*Passage given*:

In order that we may intelligently and fairly construe this act, it may be well enough to state the reasons for the constitutional inhibition which prevented special acts conferring corporate powers on municipal corporations.
The supreme court of the state of Ohio, in the case of State v. City of Cincinnati, 20 Ohio St. 18, in discussing this constitutional provision, said:
"These provisions of the constitution are as imperative, as comprehensive, and emphatic as if the people, speaking through their constitution, had said 'this bane and curse of our legislation as it existed under the latitudinarian provisions of the constitution of 1802 is in the future utterly and absolutely prohibited; hence the laws conferring corporate powers shall be general, affecting, or liable to affect, the constituency of every individual member of the general assembly, and so, by powerful motives, calling his attention to the effect of the proposed enactments upon his own immediate constituency as well as upon the people of other localities.'”
Judge Ranney, in the case of Atkinson v. Railway Co., 15 Ohio St. 21, in referring to this same provision, said:
"These provisions of the constitution are too explicit to admit of the least doubt that they were intended to disable the general assembly from either creating corporations or conferring upon the same corporate powers by special acts of legislation. It was intended to correct an existing evil, and to inaugurate the policy of placing all corporations of the same kind upon perfect equality as to all future grants of power; of making such law applicable to all parts of the state, and thereby securing the vigilance and attention of its whole representation.
We must give such construction to the constitution as will preserve its leading objects intact."

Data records

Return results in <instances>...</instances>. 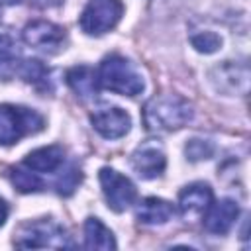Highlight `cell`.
I'll list each match as a JSON object with an SVG mask.
<instances>
[{"instance_id": "cb8c5ba5", "label": "cell", "mask_w": 251, "mask_h": 251, "mask_svg": "<svg viewBox=\"0 0 251 251\" xmlns=\"http://www.w3.org/2000/svg\"><path fill=\"white\" fill-rule=\"evenodd\" d=\"M8 214H10V208H8L6 200H4V198H0V226H4V222H6Z\"/></svg>"}, {"instance_id": "6da1fadb", "label": "cell", "mask_w": 251, "mask_h": 251, "mask_svg": "<svg viewBox=\"0 0 251 251\" xmlns=\"http://www.w3.org/2000/svg\"><path fill=\"white\" fill-rule=\"evenodd\" d=\"M194 116L192 104L178 94H161L143 106V122L151 131H175Z\"/></svg>"}, {"instance_id": "3957f363", "label": "cell", "mask_w": 251, "mask_h": 251, "mask_svg": "<svg viewBox=\"0 0 251 251\" xmlns=\"http://www.w3.org/2000/svg\"><path fill=\"white\" fill-rule=\"evenodd\" d=\"M45 120L39 112L14 104H0V145L18 143L22 137L41 131Z\"/></svg>"}, {"instance_id": "44dd1931", "label": "cell", "mask_w": 251, "mask_h": 251, "mask_svg": "<svg viewBox=\"0 0 251 251\" xmlns=\"http://www.w3.org/2000/svg\"><path fill=\"white\" fill-rule=\"evenodd\" d=\"M192 47L200 53H216L222 47V37L214 31H200L192 35Z\"/></svg>"}, {"instance_id": "e0dca14e", "label": "cell", "mask_w": 251, "mask_h": 251, "mask_svg": "<svg viewBox=\"0 0 251 251\" xmlns=\"http://www.w3.org/2000/svg\"><path fill=\"white\" fill-rule=\"evenodd\" d=\"M25 82H31V84H41L47 80V75H49V69L37 61V59H22L18 61L16 65V71Z\"/></svg>"}, {"instance_id": "9c48e42d", "label": "cell", "mask_w": 251, "mask_h": 251, "mask_svg": "<svg viewBox=\"0 0 251 251\" xmlns=\"http://www.w3.org/2000/svg\"><path fill=\"white\" fill-rule=\"evenodd\" d=\"M90 122H92V127L106 139L124 137L131 127L129 114L126 110H122L118 106H110V104L94 108V112L90 114Z\"/></svg>"}, {"instance_id": "7a4b0ae2", "label": "cell", "mask_w": 251, "mask_h": 251, "mask_svg": "<svg viewBox=\"0 0 251 251\" xmlns=\"http://www.w3.org/2000/svg\"><path fill=\"white\" fill-rule=\"evenodd\" d=\"M96 75H98V84L102 88L122 94V96H137L145 88L143 76L137 71V67L129 59L118 53L106 55Z\"/></svg>"}, {"instance_id": "ffe728a7", "label": "cell", "mask_w": 251, "mask_h": 251, "mask_svg": "<svg viewBox=\"0 0 251 251\" xmlns=\"http://www.w3.org/2000/svg\"><path fill=\"white\" fill-rule=\"evenodd\" d=\"M184 153L190 161H202V159H210L214 155V143L210 139H200V137H192L188 139V143L184 145Z\"/></svg>"}, {"instance_id": "7402d4cb", "label": "cell", "mask_w": 251, "mask_h": 251, "mask_svg": "<svg viewBox=\"0 0 251 251\" xmlns=\"http://www.w3.org/2000/svg\"><path fill=\"white\" fill-rule=\"evenodd\" d=\"M80 180H82V173H80V169H76L73 165L65 173H61V176L57 180V192L63 196H71L75 192V188L80 184Z\"/></svg>"}, {"instance_id": "d6986e66", "label": "cell", "mask_w": 251, "mask_h": 251, "mask_svg": "<svg viewBox=\"0 0 251 251\" xmlns=\"http://www.w3.org/2000/svg\"><path fill=\"white\" fill-rule=\"evenodd\" d=\"M18 57H20V51L16 41L10 35L0 33V75H8L10 71H16Z\"/></svg>"}, {"instance_id": "ac0fdd59", "label": "cell", "mask_w": 251, "mask_h": 251, "mask_svg": "<svg viewBox=\"0 0 251 251\" xmlns=\"http://www.w3.org/2000/svg\"><path fill=\"white\" fill-rule=\"evenodd\" d=\"M10 180L20 192H37L43 188V182L39 180L37 173L31 169H22V167H12L10 169Z\"/></svg>"}, {"instance_id": "2e32d148", "label": "cell", "mask_w": 251, "mask_h": 251, "mask_svg": "<svg viewBox=\"0 0 251 251\" xmlns=\"http://www.w3.org/2000/svg\"><path fill=\"white\" fill-rule=\"evenodd\" d=\"M84 247L86 249H102V251L116 249L114 233L98 218H88L84 222Z\"/></svg>"}, {"instance_id": "ba28073f", "label": "cell", "mask_w": 251, "mask_h": 251, "mask_svg": "<svg viewBox=\"0 0 251 251\" xmlns=\"http://www.w3.org/2000/svg\"><path fill=\"white\" fill-rule=\"evenodd\" d=\"M129 163L141 178H157L167 167V157L163 145L157 139H147L135 147L129 157Z\"/></svg>"}, {"instance_id": "30bf717a", "label": "cell", "mask_w": 251, "mask_h": 251, "mask_svg": "<svg viewBox=\"0 0 251 251\" xmlns=\"http://www.w3.org/2000/svg\"><path fill=\"white\" fill-rule=\"evenodd\" d=\"M214 194L210 184L206 182H192L188 186H184L178 192V210L180 216L188 222L194 220H202L204 212L208 210V206L212 204Z\"/></svg>"}, {"instance_id": "8992f818", "label": "cell", "mask_w": 251, "mask_h": 251, "mask_svg": "<svg viewBox=\"0 0 251 251\" xmlns=\"http://www.w3.org/2000/svg\"><path fill=\"white\" fill-rule=\"evenodd\" d=\"M98 178L102 184L104 198L114 212H124L126 208H129L135 202V198H137L135 184L127 176L120 175L116 169L102 167L98 173Z\"/></svg>"}, {"instance_id": "4fadbf2b", "label": "cell", "mask_w": 251, "mask_h": 251, "mask_svg": "<svg viewBox=\"0 0 251 251\" xmlns=\"http://www.w3.org/2000/svg\"><path fill=\"white\" fill-rule=\"evenodd\" d=\"M175 216V206L163 198L147 196L135 208V218L145 226H163Z\"/></svg>"}, {"instance_id": "9a60e30c", "label": "cell", "mask_w": 251, "mask_h": 251, "mask_svg": "<svg viewBox=\"0 0 251 251\" xmlns=\"http://www.w3.org/2000/svg\"><path fill=\"white\" fill-rule=\"evenodd\" d=\"M67 84L80 98H94L98 94V75L88 65H76L67 71Z\"/></svg>"}, {"instance_id": "603a6c76", "label": "cell", "mask_w": 251, "mask_h": 251, "mask_svg": "<svg viewBox=\"0 0 251 251\" xmlns=\"http://www.w3.org/2000/svg\"><path fill=\"white\" fill-rule=\"evenodd\" d=\"M29 2L37 8H55V6L63 4V0H29Z\"/></svg>"}, {"instance_id": "5b68a950", "label": "cell", "mask_w": 251, "mask_h": 251, "mask_svg": "<svg viewBox=\"0 0 251 251\" xmlns=\"http://www.w3.org/2000/svg\"><path fill=\"white\" fill-rule=\"evenodd\" d=\"M124 16L122 0H88L80 14V27L88 35H102L116 27Z\"/></svg>"}, {"instance_id": "52a82bcc", "label": "cell", "mask_w": 251, "mask_h": 251, "mask_svg": "<svg viewBox=\"0 0 251 251\" xmlns=\"http://www.w3.org/2000/svg\"><path fill=\"white\" fill-rule=\"evenodd\" d=\"M22 37L29 47L39 49L43 53H57L67 41L65 29L47 20H35L27 24L22 31Z\"/></svg>"}, {"instance_id": "277c9868", "label": "cell", "mask_w": 251, "mask_h": 251, "mask_svg": "<svg viewBox=\"0 0 251 251\" xmlns=\"http://www.w3.org/2000/svg\"><path fill=\"white\" fill-rule=\"evenodd\" d=\"M16 247L37 249V247H69V235L65 227L53 220H35L20 226L14 237Z\"/></svg>"}, {"instance_id": "7c38bea8", "label": "cell", "mask_w": 251, "mask_h": 251, "mask_svg": "<svg viewBox=\"0 0 251 251\" xmlns=\"http://www.w3.org/2000/svg\"><path fill=\"white\" fill-rule=\"evenodd\" d=\"M237 216H239L237 202L231 200V198H222L218 202L212 200V204L204 212L202 220H204L206 231H210L214 235H224V233H227L231 229V226L235 224Z\"/></svg>"}, {"instance_id": "5bb4252c", "label": "cell", "mask_w": 251, "mask_h": 251, "mask_svg": "<svg viewBox=\"0 0 251 251\" xmlns=\"http://www.w3.org/2000/svg\"><path fill=\"white\" fill-rule=\"evenodd\" d=\"M65 161V151L61 145H47L33 149L24 159V167L31 169L33 173H53Z\"/></svg>"}, {"instance_id": "8fae6325", "label": "cell", "mask_w": 251, "mask_h": 251, "mask_svg": "<svg viewBox=\"0 0 251 251\" xmlns=\"http://www.w3.org/2000/svg\"><path fill=\"white\" fill-rule=\"evenodd\" d=\"M210 80L216 86V90L224 94H245L247 92V80H249V71L247 65H237L233 61H226L212 69Z\"/></svg>"}]
</instances>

*Given problem*:
Echo the stretch of the Ohio constitutional passage from "Judge Ranney, in" through "its whole representation.", word for word.

*Output for this exercise*:
Judge Ranney, in the case of Atkinson v. Railway Co., 15 Ohio St. 21, in referring to this same provision, said:
"These provisions of the constitution are too explicit to admit of the least doubt that they were intended to disable the general assembly from either creating corporations or conferring upon the same corporate powers by special acts of legislation. It was intended to correct an existing evil, and to inaugurate the policy of placing all corporations of the same kind upon perfect equality as to all future grants of power; of making such law applicable to all parts of the state, and thereby securing the vigilance and attention of its whole representation.